(EXCERPTED TEXT):
━━━━━━
R Script to analyse your experiments — Fixed sample size and Group Sequential A/B Testing

In 3+ years experience running experiments, I’ve noticed that being strictly rigorous when it gets to test analysis is hard… Pressure from various stakeholders or just the rush to call a test a winner and pass on to the next one can lead to risky decisions for the business.

How to mitigate this risk? How can we be as objective and rigorous as possible when analysing tests without losing pace in running our experiments?

To answer the question, I decided to put together a R script that helped in:

• Creating a framework to uniform analyses across different teams
• Reducing Type I/Type II errors when performing analyses (more statistical rigour to avoid increasing chances of error)
• Owning the analysis process and so not relying completely on the a/b testing platform used by the company
• Being quicker at stopping tests in case they are either performing better or worse than expected (group sequential testing)

At the bottom of the page you can find the R Script we currently use to analyse our experiments. Note: every site and customer base is different from each other so feel free to tailor it to your needs. Also, there might be parts that need improvements or more statistical rigour, in that case feel free to reach out!

How to use the script

The code implements the fixed sample size frequentist approach to a/b testing anaylsis. In addition to it, for those you prefer using it, I added a group sequential testing plot (particularly handy to save some time and early stop tests in case you have high traffic websites).

Choose your preferred approach based on your type of website, traffic volume, customer base…

1.Parameters Setup: the first section of the script is the one where test parameters need to be set. You will find everything from significance level and power to actual conversion rates and number of visitors per experience.

Notes:

• “variations” is used to apply the Bonferroni correction for sample size calculation
• By default, test type is set to one-tailed, based on http://blog.analytics-toolkit.com/2017/one-tailed-two-tailed-tests-significance-ab-testing/

After all the parameters of your test are set up, run the whole script to generate the plots.

Tip: Click on the back arrow in the plots section to get to the next plot

2. Frequentist statistics

The first plot is a summary of the test statistics calculated using the frequentist framework

• statistically.significant : yes|no
• p.value
• delta : difference measured during the test
• control and variation conversion rates
• samples : samples collected during the test
• samples needed : estimate of the number of samples necessary to reach statistical significance at the power set in the parameters, given the minimum detectable effect of interest

3. Distribution plot

By clicking again to the “Back” button, you will get to the next plot. This one will show you at a glance how far is the z-score from the z-critical.
━━━━━━
(PROBLEM 1): Do these statements agree with the A/B testing script write-up? For each, answer yes or no and quote the words of the write-up that decide it. (a) By default, the test type is set to two-tailed. (b) "Variations" is used to apply the Bonferroni correction for sample size calculation. (c) The first plot is the distribution plot.
(PROBLEM 2): How would this sentence from the A/B testing script write-up read in Spanish: "After all the parameters of your test are set up, run the whole script to generate the plots."
The records have no role in this work.

(DATA RECORDS):
━━━━━━
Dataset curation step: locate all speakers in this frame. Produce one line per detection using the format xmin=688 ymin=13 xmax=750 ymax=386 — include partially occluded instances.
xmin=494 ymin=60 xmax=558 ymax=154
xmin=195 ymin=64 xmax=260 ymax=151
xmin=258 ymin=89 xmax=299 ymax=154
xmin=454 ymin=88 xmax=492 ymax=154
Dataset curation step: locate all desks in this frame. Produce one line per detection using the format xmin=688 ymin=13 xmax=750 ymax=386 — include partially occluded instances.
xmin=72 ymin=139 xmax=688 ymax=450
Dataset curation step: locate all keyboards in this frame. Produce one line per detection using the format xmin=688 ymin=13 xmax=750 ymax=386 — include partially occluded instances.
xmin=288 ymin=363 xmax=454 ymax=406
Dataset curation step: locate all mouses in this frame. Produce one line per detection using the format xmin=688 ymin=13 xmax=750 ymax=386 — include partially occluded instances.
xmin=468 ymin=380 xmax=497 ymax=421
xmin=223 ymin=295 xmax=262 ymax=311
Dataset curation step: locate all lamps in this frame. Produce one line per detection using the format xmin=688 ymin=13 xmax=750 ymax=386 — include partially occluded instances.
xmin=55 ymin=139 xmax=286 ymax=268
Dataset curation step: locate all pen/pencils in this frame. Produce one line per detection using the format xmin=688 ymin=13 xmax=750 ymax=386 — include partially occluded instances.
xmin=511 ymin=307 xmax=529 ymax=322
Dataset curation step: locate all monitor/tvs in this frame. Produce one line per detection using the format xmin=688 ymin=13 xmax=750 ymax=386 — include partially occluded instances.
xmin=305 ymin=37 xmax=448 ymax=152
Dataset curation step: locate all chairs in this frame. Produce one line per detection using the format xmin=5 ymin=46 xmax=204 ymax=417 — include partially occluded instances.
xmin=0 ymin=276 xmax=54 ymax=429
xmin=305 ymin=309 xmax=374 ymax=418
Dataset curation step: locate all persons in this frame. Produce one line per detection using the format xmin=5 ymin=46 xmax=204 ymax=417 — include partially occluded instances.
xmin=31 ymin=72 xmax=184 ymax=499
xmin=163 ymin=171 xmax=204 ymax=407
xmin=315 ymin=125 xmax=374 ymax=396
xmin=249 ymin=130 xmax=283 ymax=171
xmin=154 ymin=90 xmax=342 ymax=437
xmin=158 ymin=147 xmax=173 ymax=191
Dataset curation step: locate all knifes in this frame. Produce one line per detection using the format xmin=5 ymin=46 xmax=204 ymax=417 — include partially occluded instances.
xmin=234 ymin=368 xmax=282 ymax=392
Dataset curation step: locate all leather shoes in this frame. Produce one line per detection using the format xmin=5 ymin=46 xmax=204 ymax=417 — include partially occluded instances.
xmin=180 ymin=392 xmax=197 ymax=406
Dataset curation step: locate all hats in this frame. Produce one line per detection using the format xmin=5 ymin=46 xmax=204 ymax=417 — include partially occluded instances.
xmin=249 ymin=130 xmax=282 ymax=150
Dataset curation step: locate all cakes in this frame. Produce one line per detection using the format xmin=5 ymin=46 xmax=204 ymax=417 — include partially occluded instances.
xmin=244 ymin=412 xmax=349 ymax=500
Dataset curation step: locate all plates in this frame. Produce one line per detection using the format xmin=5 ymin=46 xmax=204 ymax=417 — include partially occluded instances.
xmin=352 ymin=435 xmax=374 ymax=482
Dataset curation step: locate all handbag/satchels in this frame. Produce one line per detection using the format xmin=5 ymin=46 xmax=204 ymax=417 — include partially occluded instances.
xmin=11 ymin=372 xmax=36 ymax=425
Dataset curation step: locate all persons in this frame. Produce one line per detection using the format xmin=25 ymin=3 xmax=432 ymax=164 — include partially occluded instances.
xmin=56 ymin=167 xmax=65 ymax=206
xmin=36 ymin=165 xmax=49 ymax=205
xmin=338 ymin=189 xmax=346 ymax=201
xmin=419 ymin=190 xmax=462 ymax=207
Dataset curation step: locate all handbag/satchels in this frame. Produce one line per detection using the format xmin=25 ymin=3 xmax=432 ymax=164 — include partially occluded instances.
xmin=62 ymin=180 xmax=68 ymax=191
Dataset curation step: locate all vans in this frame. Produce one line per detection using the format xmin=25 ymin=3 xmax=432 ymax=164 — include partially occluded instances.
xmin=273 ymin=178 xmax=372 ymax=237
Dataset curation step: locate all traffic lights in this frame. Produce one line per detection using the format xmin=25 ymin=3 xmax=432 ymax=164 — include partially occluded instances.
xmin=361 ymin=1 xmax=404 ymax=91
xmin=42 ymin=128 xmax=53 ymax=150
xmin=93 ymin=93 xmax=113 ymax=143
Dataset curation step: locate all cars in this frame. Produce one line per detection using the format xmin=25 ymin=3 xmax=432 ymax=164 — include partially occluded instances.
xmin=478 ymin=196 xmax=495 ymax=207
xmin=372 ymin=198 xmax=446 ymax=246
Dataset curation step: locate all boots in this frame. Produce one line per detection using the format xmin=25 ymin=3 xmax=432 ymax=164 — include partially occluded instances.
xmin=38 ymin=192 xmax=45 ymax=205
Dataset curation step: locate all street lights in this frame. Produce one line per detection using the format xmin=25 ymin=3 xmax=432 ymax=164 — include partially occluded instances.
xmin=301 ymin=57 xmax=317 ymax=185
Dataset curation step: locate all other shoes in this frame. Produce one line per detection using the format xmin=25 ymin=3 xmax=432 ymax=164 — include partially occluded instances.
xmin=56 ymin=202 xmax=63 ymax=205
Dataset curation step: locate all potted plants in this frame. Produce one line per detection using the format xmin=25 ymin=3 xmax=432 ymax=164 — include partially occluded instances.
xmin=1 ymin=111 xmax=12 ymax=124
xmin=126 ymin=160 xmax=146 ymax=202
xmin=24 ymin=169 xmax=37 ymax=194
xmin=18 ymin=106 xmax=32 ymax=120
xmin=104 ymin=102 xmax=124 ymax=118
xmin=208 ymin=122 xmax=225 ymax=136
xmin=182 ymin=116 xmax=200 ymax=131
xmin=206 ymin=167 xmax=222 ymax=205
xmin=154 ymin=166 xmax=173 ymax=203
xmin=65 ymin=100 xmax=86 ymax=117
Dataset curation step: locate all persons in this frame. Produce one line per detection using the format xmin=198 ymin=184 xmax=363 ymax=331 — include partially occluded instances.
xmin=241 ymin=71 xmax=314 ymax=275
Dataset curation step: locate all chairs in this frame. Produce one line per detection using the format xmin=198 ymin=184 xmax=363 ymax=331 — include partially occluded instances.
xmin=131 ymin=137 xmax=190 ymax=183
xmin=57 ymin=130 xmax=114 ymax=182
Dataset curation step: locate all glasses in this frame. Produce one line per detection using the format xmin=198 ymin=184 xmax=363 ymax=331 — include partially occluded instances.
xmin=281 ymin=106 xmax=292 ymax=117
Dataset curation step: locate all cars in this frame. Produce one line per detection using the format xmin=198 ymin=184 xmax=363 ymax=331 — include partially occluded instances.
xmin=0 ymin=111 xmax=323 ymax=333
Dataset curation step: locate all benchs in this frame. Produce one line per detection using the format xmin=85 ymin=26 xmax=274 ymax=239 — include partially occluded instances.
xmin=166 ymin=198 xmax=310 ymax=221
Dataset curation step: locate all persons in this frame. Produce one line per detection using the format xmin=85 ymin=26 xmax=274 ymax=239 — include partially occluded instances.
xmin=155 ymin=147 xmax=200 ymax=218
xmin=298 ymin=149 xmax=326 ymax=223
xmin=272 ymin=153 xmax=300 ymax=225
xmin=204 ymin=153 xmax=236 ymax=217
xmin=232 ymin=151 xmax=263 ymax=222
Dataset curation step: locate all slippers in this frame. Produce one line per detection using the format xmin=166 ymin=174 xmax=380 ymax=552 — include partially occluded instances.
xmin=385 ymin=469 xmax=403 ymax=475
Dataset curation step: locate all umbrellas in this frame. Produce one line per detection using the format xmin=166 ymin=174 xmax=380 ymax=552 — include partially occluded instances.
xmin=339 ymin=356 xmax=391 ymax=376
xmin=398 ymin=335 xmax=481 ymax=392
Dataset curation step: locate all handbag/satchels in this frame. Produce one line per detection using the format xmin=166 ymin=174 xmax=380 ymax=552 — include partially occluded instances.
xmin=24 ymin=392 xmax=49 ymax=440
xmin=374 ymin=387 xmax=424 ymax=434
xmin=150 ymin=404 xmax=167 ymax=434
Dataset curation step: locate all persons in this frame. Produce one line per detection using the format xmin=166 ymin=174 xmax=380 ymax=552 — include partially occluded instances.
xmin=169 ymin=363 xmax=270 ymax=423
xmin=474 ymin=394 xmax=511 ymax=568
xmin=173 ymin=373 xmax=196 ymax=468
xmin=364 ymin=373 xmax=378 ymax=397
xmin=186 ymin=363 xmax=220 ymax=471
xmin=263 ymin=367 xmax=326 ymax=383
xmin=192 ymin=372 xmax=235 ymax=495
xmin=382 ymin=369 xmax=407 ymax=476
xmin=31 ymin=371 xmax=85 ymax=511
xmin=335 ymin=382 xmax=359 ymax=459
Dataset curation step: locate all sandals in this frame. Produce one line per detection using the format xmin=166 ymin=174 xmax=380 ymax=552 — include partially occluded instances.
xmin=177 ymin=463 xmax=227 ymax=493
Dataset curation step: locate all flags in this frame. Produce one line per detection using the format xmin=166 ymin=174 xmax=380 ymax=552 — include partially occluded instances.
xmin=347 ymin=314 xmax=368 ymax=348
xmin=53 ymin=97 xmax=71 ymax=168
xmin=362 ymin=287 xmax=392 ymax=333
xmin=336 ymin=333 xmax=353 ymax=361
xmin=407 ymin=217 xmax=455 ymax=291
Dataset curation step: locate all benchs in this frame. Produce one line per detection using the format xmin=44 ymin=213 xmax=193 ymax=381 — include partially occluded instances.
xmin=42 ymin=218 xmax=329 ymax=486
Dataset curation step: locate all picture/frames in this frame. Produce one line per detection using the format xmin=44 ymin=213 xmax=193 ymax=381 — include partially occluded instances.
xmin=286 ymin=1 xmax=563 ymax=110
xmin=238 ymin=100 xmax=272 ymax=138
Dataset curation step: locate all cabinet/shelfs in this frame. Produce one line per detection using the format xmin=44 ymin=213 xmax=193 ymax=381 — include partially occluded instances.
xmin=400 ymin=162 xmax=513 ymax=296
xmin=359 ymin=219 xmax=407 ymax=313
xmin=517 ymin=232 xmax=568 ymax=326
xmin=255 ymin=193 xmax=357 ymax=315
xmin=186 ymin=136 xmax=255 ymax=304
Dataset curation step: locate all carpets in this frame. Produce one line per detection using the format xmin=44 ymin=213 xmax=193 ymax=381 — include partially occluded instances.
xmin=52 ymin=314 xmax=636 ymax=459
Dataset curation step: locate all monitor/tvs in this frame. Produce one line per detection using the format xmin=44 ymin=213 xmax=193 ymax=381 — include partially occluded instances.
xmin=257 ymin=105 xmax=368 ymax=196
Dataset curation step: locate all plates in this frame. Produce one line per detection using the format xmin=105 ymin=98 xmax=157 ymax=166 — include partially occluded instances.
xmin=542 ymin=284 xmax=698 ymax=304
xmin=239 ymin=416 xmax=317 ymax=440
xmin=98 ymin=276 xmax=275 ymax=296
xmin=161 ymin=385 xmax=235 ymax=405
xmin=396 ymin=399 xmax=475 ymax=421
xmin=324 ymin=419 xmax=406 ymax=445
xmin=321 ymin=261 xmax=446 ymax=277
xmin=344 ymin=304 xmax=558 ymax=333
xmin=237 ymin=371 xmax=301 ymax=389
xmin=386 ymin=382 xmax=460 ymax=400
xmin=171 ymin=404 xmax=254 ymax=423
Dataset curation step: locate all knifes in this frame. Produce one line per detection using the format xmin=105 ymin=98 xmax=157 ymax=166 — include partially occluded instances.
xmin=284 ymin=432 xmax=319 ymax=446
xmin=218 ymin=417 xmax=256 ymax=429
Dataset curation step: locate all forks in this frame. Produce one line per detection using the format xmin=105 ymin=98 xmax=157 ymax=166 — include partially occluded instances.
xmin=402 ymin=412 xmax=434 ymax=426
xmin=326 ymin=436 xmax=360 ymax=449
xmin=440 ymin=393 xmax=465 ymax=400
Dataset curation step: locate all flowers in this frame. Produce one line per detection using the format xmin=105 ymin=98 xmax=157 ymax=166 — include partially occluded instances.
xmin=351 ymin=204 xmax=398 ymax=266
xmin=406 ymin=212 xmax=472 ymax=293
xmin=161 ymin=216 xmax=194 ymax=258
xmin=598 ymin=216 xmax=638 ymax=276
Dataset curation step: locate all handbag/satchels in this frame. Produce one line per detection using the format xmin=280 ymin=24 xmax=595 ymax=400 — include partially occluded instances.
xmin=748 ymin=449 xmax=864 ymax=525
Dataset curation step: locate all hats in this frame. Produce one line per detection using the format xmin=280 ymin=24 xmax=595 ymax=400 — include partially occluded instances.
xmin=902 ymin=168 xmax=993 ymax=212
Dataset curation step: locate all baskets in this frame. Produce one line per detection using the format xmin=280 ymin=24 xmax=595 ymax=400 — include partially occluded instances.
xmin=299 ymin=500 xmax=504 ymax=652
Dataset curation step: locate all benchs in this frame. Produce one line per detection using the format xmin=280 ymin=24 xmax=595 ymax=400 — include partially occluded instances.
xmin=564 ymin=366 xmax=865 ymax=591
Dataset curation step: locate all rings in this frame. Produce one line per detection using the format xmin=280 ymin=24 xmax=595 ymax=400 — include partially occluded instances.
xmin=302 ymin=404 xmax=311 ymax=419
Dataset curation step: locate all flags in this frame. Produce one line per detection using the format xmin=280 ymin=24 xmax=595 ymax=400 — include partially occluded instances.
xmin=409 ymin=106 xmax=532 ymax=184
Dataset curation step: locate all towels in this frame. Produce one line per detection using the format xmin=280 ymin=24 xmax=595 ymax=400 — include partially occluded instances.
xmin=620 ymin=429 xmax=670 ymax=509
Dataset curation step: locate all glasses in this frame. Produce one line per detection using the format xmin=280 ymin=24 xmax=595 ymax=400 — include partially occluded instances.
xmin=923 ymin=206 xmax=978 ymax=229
━━━━━━
(WRITTEN ANSWER 1):
(a) No: "By default, test type is set to one-tailed"
(b) Yes: "“variations” is used to apply the Bonferroni correction for sample size calculation"
(c) No: "The first plot is a summary of the test statistics calculated using the frequentist framework"

(WRITTEN ANSWER 2): Una vez configurados todos los parámetros de tu prueba, ejecuta el script completo para generar los gráficos.